Morrissey - Years Of Refusal

Um es vorweg zu nehmen: Ich bin bereits seit den Achtziger Jahren ein ausgesprochener Fan von Morrissey und seiner damaligen Band The Smiths und insofern ist ein neues Album des Meisters natürlich immer etwas ganz Besonderes für mich. Allerdings bringt dieses auch mit sich, dass ich beim Thema "Morrissey" vorbelastet bin, was sowohl gut, als auch schlecht für die jeweilige Scheibe sein kann. Mag es auch den meisten Künstlern wohl nie vergönnt sein, Alben von der Güte eines "Ringleader Of The Tormentors" oder "You Are The Quarry" zu veröffentlichen, so war ich trotzdem von diesen beiden letzten Morrissey Alben enttäuscht worden. Die Messlatte liegt hier einfach besonders hoch und beide Longplayer konnten diese Erwartungen einfach nicht voll erfüllen. Es stand daher für mich sofort fest, dass diese Kritik kein Schnellschuss werden sollte, sondern ich dem Album zunächst eine gewisse Zeit zum Reifen geben wollte, denn gerade bei Morrissey liegt des Teufels Seele meist im Detail. Und mit dieser Einstellung lag ich, wie nach einigen Hördurchgängen feststand, genau richtig, denn wie viele seiner vorherigen Alben braucht auch "Years Of Refusal" eine gewisse Zeit, um voll durchzustarten und seine Klasse komplett zu entfalten. Hatte mich das Album nach dem ersten Durchgang noch verwirrt zurück gelassen und mein inneres Meinungsbarometer den Weg nach unten angetreten, so stieg dieses von Mal zu Mal weiter an.
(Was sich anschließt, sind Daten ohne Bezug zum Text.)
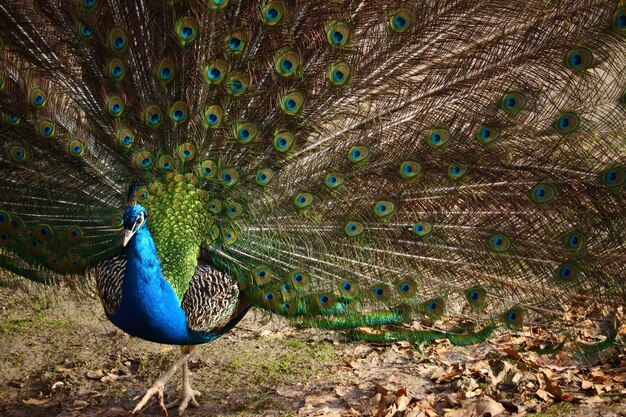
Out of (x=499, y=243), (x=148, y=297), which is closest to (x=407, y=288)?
(x=499, y=243)

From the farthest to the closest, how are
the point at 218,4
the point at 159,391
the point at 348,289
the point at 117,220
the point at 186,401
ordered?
1. the point at 186,401
2. the point at 159,391
3. the point at 117,220
4. the point at 348,289
5. the point at 218,4

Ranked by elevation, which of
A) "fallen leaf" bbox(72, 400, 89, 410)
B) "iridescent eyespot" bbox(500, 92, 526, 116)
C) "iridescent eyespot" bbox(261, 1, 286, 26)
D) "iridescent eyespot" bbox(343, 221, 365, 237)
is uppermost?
"iridescent eyespot" bbox(261, 1, 286, 26)

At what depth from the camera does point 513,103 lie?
3236 mm

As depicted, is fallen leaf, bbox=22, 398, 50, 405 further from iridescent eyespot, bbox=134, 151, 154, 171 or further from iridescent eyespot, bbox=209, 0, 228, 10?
iridescent eyespot, bbox=209, 0, 228, 10

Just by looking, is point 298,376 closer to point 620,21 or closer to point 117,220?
point 117,220

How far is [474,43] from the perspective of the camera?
10.5 ft

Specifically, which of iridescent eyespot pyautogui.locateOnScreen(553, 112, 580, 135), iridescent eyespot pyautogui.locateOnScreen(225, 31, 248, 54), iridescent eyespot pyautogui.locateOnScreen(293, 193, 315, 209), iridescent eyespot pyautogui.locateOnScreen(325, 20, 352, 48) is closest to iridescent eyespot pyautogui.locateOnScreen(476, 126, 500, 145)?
iridescent eyespot pyautogui.locateOnScreen(553, 112, 580, 135)

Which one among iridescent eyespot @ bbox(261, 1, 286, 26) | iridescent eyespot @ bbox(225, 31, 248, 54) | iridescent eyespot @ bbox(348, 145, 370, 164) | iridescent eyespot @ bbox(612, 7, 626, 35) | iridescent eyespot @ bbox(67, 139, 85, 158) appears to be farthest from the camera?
iridescent eyespot @ bbox(67, 139, 85, 158)

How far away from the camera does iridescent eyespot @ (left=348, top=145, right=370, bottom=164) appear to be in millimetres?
3492

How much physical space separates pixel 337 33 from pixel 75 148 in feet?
5.21

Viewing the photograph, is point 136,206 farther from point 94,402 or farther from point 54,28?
point 94,402

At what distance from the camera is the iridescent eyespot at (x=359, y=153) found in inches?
137

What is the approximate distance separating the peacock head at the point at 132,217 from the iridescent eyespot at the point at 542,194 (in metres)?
1.98

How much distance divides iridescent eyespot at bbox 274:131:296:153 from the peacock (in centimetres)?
1
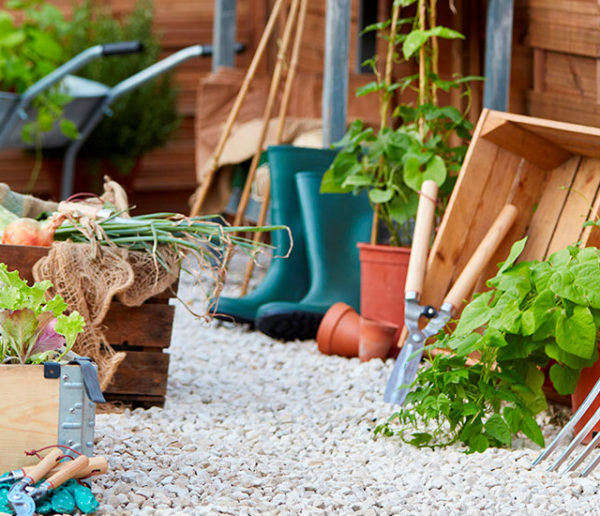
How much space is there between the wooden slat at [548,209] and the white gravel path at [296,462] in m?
0.51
Zunächst als Flop gehandelt, kann man schon jetzt sagen, dass "Years Of Refusal" eine deutliche Steigerung zu seinen Vorgängern darstellt und durch seine "uneinheitliche" Einheit zu überzeugen weiß. Große Hits für die Ewigkeit sucht man hier vermutlich vergeblich, aber das Level auf dem sich Morrissey heute bewegt, ist durchweg angenehm und Potential weiter nach oben ist noch vorhanden.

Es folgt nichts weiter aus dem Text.